RxInfer.jl icon indicating copy to clipboard operation
RxInfer.jl copied to clipboard

implemented backend-aware node alias conversion for initilization - similar to @model macro

Open skoghoern opened this issue 1 month ago • 9 comments

This should be an attempt to solve github issue #507 I built it with the assumption that we only want to convert the distribution aliases for which we have a factor_alias/interface_aliases() defined (as mentioned by wouterwln). (so first part is only filtering to the right types we want to convert.) For the actual conversion i "copied" the strategy from the @model macro with make_node! to convert the aliases (reusing the factor_alias, and interface_aliases). There were a few other changes i needed to include:

  1. I needed to change the include order in Rxinfer.jl file to correctly precompile the ReacitveMPGraphPPLBackend struct before using it in the initialization_plugin.
  2. I also added and adapted existing tests. when running the test file though i ran into an error in "init_macro_interior". It was due to the usage of the unwanted Normal(0,1) definition

Error in testset "init_macro_interior" on worker 2344: Got exception outside of a @test Normal cannot be constructed without keyword arguments. Use Normal(mean = ..., var = ...) or Normal(mean = ..., precision = ...).

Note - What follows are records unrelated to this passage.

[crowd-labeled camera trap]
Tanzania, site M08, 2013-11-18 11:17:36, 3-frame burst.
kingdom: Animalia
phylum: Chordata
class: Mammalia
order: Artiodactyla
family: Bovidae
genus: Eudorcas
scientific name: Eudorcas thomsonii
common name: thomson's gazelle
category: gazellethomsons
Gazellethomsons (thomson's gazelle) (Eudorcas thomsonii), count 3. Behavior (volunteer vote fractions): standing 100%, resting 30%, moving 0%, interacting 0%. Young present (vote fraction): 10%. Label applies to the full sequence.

⇒ so i changed it to Normal(m=0, v=1). Then all tests passed in my setup.

  1. one problem remained. Gamma(shape=1, scale=1) converts to Gamma{Float64}(α=1.0, θ=1.0) with aliased_fform: Gamma. it actually correctly sets it in GraphPPL.factor_alias to ExponentialFamily.GammaShapeScale, but apparently internally Julia immediately resolves it to Distributions.Gamma. This happens since it was defined as alias in ExponentialFamilyPackage (as bvdimitri wrote). when running code it is actually not a problem, only in my new tests it caused problems (see test 5 in "convert_init_node_aliases".) for now i used the dirty version to adapt the tests, . ⇒ just saw issue #468 and probably it is connected. can try to look into it the next time.

In general i guess the long term goal might be to consider unifying the logic of make_node! and the transformation here into one shared helper stored in GraphPPL?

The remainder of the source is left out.